Category Archives: Baking Basics

Gear Essentials: Building/Finishing

One thing I’m not is a talented decorator/finisher. However I know enough about finishing to know that you can achieve some remarkable things with a little gumption and a handful of tools. Here’s what my finishing arsenal looks like, all this photo is missing is my blowtorch, the pieces of which I hid so well from my kids that now I can’t find them. Oh well, life must go on.

Starting at the top and moving clockwise, my colors are first. I like the concentrated gels which are a lot more versatile than the liquids at the grocery store. Moving to the upper right are my cake building tools. There’s a fondant smoother, a cake comb and an offset spatula (which I plan to be buried with, it’s that useful) all on top of an Ateco cake wheel. All of those are essentials if you like to make American-style layer cakes.
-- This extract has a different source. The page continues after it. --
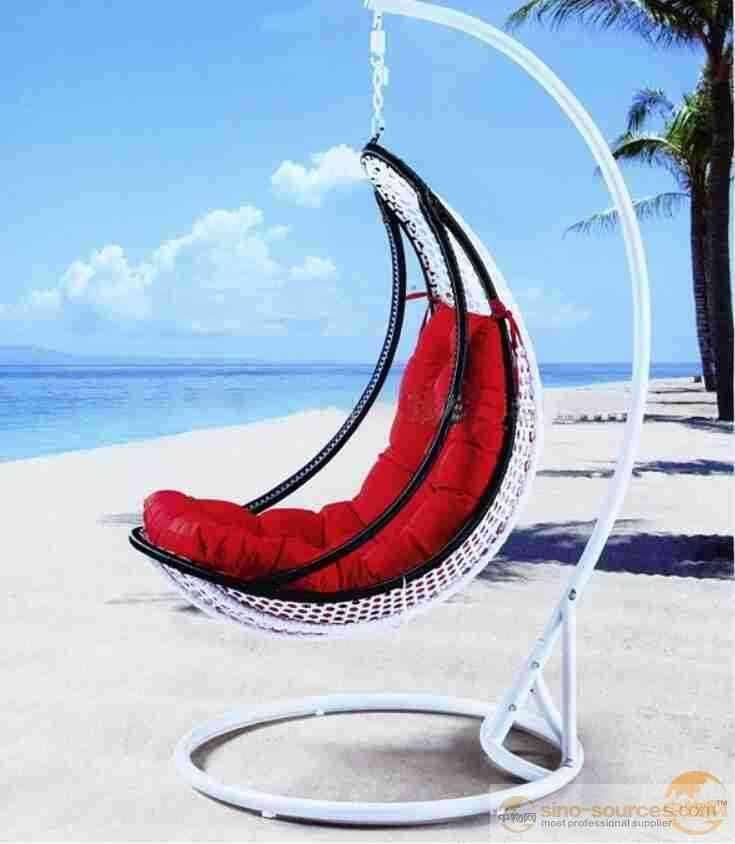 Outdoor Garden Furniture Hanging Swinging Chairs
Next are piping bags. I use the disposal kind whenever I can, though I love the antimicrobial Thermo-Silver bags…talk about a great idea! I tend to buy tips only when I really need them, same with collars (get the kind without the notch in the end because you’ll do a lot of piping without tips). That little pink thing is a rubber nipple that fits over a tip if it has to sit around for a while, it keeps the end from drying out. Another bit of genius if you ask me.

Next are stainless rings. I went through a big ring-buying phase a few years ago which nearly bankrupted me. I definitely don’t need all the sizes I have, but they’re great all-purpose forms. You can build all sorts of little multi-layered desserts in them, or just bake in them if you want. They’re definitely an IN-essential in the broad scheme of things, but can be fun. Speaking of plated desserts, squeeze bottles can be a good time as well.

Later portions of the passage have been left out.